»»

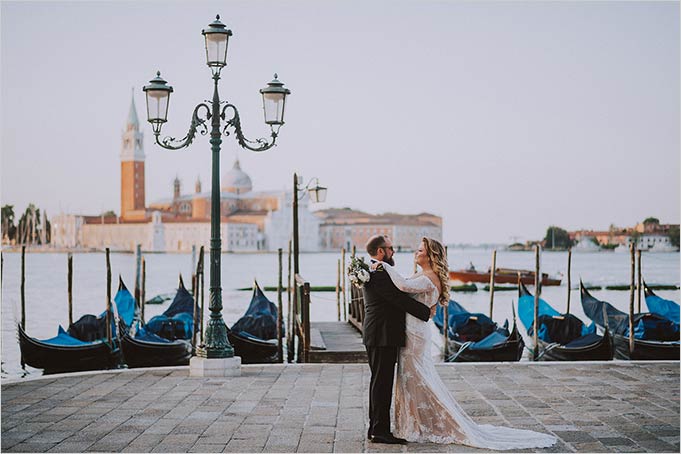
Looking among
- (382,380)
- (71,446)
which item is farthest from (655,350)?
(71,446)

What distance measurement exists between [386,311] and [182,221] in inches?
3040

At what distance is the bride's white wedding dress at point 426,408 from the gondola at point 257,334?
222 inches

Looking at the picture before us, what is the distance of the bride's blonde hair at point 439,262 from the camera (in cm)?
362

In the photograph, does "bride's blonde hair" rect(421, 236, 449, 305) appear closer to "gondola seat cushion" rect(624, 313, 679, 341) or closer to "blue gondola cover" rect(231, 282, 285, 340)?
"gondola seat cushion" rect(624, 313, 679, 341)

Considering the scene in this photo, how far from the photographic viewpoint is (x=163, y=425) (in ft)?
13.7

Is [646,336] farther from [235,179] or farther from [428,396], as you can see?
[235,179]

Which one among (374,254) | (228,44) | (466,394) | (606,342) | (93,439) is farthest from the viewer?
(606,342)

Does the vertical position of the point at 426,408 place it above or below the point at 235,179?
below

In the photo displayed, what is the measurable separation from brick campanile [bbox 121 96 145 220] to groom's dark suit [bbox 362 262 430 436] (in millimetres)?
79483

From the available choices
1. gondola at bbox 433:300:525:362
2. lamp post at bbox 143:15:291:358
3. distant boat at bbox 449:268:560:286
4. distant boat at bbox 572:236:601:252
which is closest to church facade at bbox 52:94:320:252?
distant boat at bbox 572:236:601:252

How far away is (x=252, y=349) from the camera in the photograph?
9578 millimetres

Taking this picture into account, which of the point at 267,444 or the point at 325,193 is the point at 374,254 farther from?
the point at 325,193

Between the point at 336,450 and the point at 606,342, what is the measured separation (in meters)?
5.90

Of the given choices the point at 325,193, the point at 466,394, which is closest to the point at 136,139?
the point at 325,193
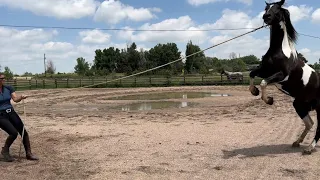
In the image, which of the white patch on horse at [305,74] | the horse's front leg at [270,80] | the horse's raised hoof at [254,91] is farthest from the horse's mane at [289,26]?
the horse's raised hoof at [254,91]

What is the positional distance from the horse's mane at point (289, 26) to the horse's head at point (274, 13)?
3cm

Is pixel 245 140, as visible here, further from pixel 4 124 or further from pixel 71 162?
pixel 4 124

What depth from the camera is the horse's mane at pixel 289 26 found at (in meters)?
6.68

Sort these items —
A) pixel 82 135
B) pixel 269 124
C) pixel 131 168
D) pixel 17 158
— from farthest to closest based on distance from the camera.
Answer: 1. pixel 269 124
2. pixel 82 135
3. pixel 17 158
4. pixel 131 168

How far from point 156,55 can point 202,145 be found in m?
72.8

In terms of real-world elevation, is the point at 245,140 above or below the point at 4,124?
below

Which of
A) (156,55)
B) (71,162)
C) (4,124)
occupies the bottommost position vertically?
(71,162)

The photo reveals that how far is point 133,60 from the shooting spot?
78.0 metres

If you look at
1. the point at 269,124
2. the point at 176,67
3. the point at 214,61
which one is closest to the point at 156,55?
the point at 176,67

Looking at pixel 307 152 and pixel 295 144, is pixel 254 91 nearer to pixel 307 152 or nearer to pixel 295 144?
pixel 307 152

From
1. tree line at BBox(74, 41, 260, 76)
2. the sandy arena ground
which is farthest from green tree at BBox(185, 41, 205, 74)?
the sandy arena ground

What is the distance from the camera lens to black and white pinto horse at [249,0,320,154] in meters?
6.43

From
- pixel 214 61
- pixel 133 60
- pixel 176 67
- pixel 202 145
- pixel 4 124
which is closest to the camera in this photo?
pixel 4 124

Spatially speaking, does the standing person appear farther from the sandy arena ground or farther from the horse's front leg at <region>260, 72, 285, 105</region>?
the horse's front leg at <region>260, 72, 285, 105</region>
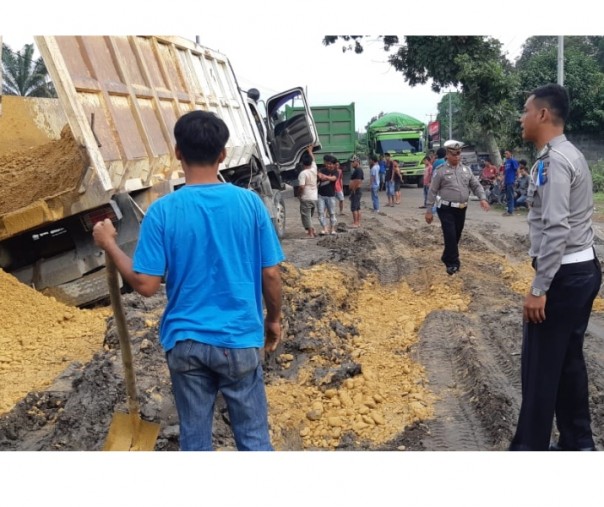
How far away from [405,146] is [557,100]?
84.5ft

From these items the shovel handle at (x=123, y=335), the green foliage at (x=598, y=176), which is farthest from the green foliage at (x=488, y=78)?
the shovel handle at (x=123, y=335)

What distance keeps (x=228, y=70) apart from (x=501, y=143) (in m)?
16.4

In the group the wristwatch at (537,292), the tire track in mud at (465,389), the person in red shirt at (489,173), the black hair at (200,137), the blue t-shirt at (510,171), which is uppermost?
the black hair at (200,137)

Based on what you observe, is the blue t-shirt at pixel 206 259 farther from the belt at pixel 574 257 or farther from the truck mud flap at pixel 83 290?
the truck mud flap at pixel 83 290

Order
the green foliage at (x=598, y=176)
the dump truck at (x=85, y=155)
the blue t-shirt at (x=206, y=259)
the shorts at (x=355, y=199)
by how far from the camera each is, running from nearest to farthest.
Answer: the blue t-shirt at (x=206, y=259), the dump truck at (x=85, y=155), the shorts at (x=355, y=199), the green foliage at (x=598, y=176)

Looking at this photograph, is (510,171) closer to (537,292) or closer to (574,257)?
(574,257)

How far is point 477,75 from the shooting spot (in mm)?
21484

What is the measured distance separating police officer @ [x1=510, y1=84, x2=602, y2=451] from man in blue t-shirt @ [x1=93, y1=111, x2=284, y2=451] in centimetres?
146

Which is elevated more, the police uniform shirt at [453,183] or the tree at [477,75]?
the police uniform shirt at [453,183]

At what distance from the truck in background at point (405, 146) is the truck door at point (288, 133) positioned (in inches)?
561

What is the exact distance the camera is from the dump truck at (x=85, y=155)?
6.33 meters

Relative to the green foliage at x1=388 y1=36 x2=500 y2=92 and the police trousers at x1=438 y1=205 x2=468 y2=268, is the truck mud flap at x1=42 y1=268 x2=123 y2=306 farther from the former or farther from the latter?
the green foliage at x1=388 y1=36 x2=500 y2=92

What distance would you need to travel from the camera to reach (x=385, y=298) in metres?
8.38

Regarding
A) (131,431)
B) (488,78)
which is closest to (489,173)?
(488,78)
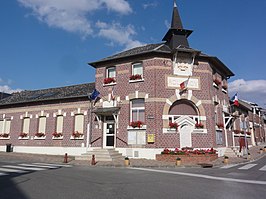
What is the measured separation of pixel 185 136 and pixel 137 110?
143 inches

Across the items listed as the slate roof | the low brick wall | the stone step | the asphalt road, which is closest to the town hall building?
the slate roof

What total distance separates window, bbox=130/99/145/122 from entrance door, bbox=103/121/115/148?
169 cm

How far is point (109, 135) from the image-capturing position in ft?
52.3

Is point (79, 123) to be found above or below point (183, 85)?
below

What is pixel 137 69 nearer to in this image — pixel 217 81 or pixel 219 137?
pixel 217 81

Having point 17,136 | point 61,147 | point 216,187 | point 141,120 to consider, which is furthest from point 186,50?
point 17,136

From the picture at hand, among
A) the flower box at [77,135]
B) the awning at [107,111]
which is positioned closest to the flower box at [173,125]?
the awning at [107,111]

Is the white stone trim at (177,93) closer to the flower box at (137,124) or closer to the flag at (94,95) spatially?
the flower box at (137,124)

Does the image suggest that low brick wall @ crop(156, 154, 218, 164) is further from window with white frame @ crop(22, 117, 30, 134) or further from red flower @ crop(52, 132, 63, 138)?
window with white frame @ crop(22, 117, 30, 134)

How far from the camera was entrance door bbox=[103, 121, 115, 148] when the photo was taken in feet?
52.0

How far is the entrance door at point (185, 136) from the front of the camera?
14.6 meters

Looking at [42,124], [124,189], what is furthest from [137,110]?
[124,189]

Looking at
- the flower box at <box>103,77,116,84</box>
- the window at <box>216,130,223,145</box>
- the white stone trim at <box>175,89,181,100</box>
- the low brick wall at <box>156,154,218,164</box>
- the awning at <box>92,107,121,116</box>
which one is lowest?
the low brick wall at <box>156,154,218,164</box>

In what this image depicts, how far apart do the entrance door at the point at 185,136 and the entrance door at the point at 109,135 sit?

««

### Exercise aim
Write out every one of the entries above verbatim, omitting the pictures.

### Reply
Looking among
- (382,380)
- (71,446)
which item is farthest from (655,350)?
(71,446)

What distance measurement exists between [386,311] and [182,221] in inches?
3040

At what distance is the bride's white wedding dress at point 426,408 from the gondola at point 257,334?
222 inches

Looking at the picture before us, what is the distance of the bride's blonde hair at point 439,262 from the camera (in cm)?
362

In the photograph, does "bride's blonde hair" rect(421, 236, 449, 305) appear closer to "gondola seat cushion" rect(624, 313, 679, 341) or closer to "blue gondola cover" rect(231, 282, 285, 340)?
"gondola seat cushion" rect(624, 313, 679, 341)

Considering the scene in this photo, how far from the photographic viewpoint is (x=163, y=425) (in ft)?
13.7

Is [646,336] farther from [235,179] or farther from [428,396], as you can see?
[235,179]

Which one among (374,254) | (228,44) | (466,394) | (606,342) | (93,439) is farthest from the viewer?
(606,342)

Does the vertical position of the point at 426,408 place it above or below the point at 235,179?
below

In the photo displayed, what is the measurable separation from brick campanile [bbox 121 96 145 220] to groom's dark suit [bbox 362 262 430 436] (in millimetres)?
79483

From the available choices
1. gondola at bbox 433:300:525:362
2. lamp post at bbox 143:15:291:358
3. distant boat at bbox 449:268:560:286
4. distant boat at bbox 572:236:601:252
which is closest to church facade at bbox 52:94:320:252?
distant boat at bbox 572:236:601:252

How far away is (x=252, y=349) from the camera in the photograph?
9578 millimetres

Taking this picture into account, which of the point at 267,444 or the point at 325,193 is the point at 374,254 farther from?
the point at 325,193

Between the point at 336,450 and the point at 606,342, what is the measured separation (in meters)?
5.90

Of the given choices the point at 325,193, the point at 466,394, which is closest to the point at 136,139?
the point at 325,193
In the image, which of the white patch on horse at [305,74] | the horse's front leg at [270,80] | the horse's raised hoof at [254,91] is farthest from the horse's mane at [289,26]?
the horse's raised hoof at [254,91]

What is the positional distance from the horse's mane at point (289, 26) to the horse's head at point (274, 13)?
3cm

Is pixel 245 140, as visible here, further from pixel 4 124 or further from pixel 71 162?
pixel 4 124

What depth from the camera is the horse's mane at pixel 289 26 found at (in meters)?
6.68

Sort these items —
A) pixel 82 135
B) pixel 269 124
C) pixel 131 168
D) pixel 17 158
— from farthest to closest based on distance from the camera.
Answer: 1. pixel 269 124
2. pixel 82 135
3. pixel 17 158
4. pixel 131 168

How far from point 156,55 can point 202,145 be found in m?
72.8

In terms of real-world elevation, is the point at 245,140 above or below the point at 4,124?
below

Which of
A) (156,55)
B) (71,162)
C) (4,124)
occupies the bottommost position vertically?
(71,162)

The photo reveals that how far is point 133,60 from the shooting spot?
78.0 metres

If you look at
1. the point at 269,124
2. the point at 176,67
3. the point at 214,61
which one is closest to the point at 156,55?
the point at 176,67

Looking at pixel 307 152 and pixel 295 144, is pixel 254 91 nearer to pixel 307 152 or nearer to pixel 295 144?
pixel 307 152

From
1. tree line at BBox(74, 41, 260, 76)
2. the sandy arena ground
which is farthest from green tree at BBox(185, 41, 205, 74)?
the sandy arena ground

What is the distance from the camera lens to black and white pinto horse at [249,0,320,154] in meters?
6.43

From
- pixel 214 61
- pixel 133 60
- pixel 176 67
- pixel 202 145
- pixel 4 124
which is closest to the camera in this photo?
pixel 4 124

Spatially speaking, does the standing person appear farther from the sandy arena ground or farther from the horse's front leg at <region>260, 72, 285, 105</region>?
the horse's front leg at <region>260, 72, 285, 105</region>
How far away from [405,146] is [557,100]?
84.5ft

From these items the shovel handle at (x=123, y=335), the green foliage at (x=598, y=176), which is farthest from the green foliage at (x=488, y=78)?
the shovel handle at (x=123, y=335)

What distance keeps (x=228, y=70) apart from (x=501, y=143) (in m)?
16.4

In the group the wristwatch at (537,292), the tire track in mud at (465,389), the person in red shirt at (489,173), the black hair at (200,137), the blue t-shirt at (510,171), which is uppermost?
the black hair at (200,137)

Based on what you observe, is the blue t-shirt at pixel 206 259 farther from the belt at pixel 574 257 or farther from the truck mud flap at pixel 83 290?
the truck mud flap at pixel 83 290

Order
the green foliage at (x=598, y=176)
the dump truck at (x=85, y=155)
the blue t-shirt at (x=206, y=259)
the shorts at (x=355, y=199)
by how far from the camera each is, running from nearest to farthest.
Answer: the blue t-shirt at (x=206, y=259), the dump truck at (x=85, y=155), the shorts at (x=355, y=199), the green foliage at (x=598, y=176)

Looking at this photograph, is (510,171) closer to (537,292) or closer to (574,257)?
(574,257)

How far is point 477,75 from the shooting spot (in mm)?
21484

What is the measured distance separating police officer @ [x1=510, y1=84, x2=602, y2=451] from man in blue t-shirt @ [x1=93, y1=111, x2=284, y2=451] in centimetres?
146

Which is elevated more, the police uniform shirt at [453,183] or the tree at [477,75]?
the police uniform shirt at [453,183]

At what distance from the truck in background at point (405, 146) is the truck door at point (288, 133) positioned (in inches)?
561

What is the exact distance the camera is from the dump truck at (x=85, y=155)?
6.33 meters

Relative to the green foliage at x1=388 y1=36 x2=500 y2=92 and the police trousers at x1=438 y1=205 x2=468 y2=268, is the truck mud flap at x1=42 y1=268 x2=123 y2=306 farther from the former or farther from the latter?
the green foliage at x1=388 y1=36 x2=500 y2=92

What distance would you need to travel from the camera to reach (x=385, y=298) in metres?
8.38

Regarding
A) (131,431)
B) (488,78)
which is closest to (489,173)?
(488,78)
What is the measured separation of pixel 185 136 and pixel 137 110?
143 inches

Across the items listed as the slate roof | the low brick wall | the stone step | the asphalt road, which is closest to the town hall building?
the slate roof

What total distance separates window, bbox=130/99/145/122 from entrance door, bbox=103/121/115/148?
169 cm

How far is point (109, 135) from the image-capturing position in ft?
52.3

Is point (79, 123) to be found above or below point (183, 85)?
below

What is pixel 137 69 nearer to in this image — pixel 217 81 or pixel 219 137?
pixel 217 81

Having point 17,136 | point 61,147 | point 216,187 | point 141,120 to consider, which is furthest from point 186,50?
point 17,136

From the picture at hand, among
A) the flower box at [77,135]
B) the awning at [107,111]
which is positioned closest to the flower box at [173,125]?
the awning at [107,111]

Is the white stone trim at (177,93) closer to the flower box at (137,124) or closer to the flag at (94,95) spatially?
the flower box at (137,124)

Does the image suggest that low brick wall @ crop(156, 154, 218, 164) is further from window with white frame @ crop(22, 117, 30, 134) or further from red flower @ crop(52, 132, 63, 138)?
window with white frame @ crop(22, 117, 30, 134)

How far from the camera was entrance door bbox=[103, 121, 115, 148] when the photo was taken in feet?
52.0

How far is the entrance door at point (185, 136) from the front of the camera?
14.6 meters

Looking at [42,124], [124,189], what is furthest from [137,110]?
[124,189]

Looking at
- the flower box at <box>103,77,116,84</box>
- the window at <box>216,130,223,145</box>
- the white stone trim at <box>175,89,181,100</box>
- the low brick wall at <box>156,154,218,164</box>
- the awning at <box>92,107,121,116</box>
which one is lowest?
the low brick wall at <box>156,154,218,164</box>

In what this image depicts, how far apart do the entrance door at the point at 185,136 and the entrance door at the point at 109,135 sit?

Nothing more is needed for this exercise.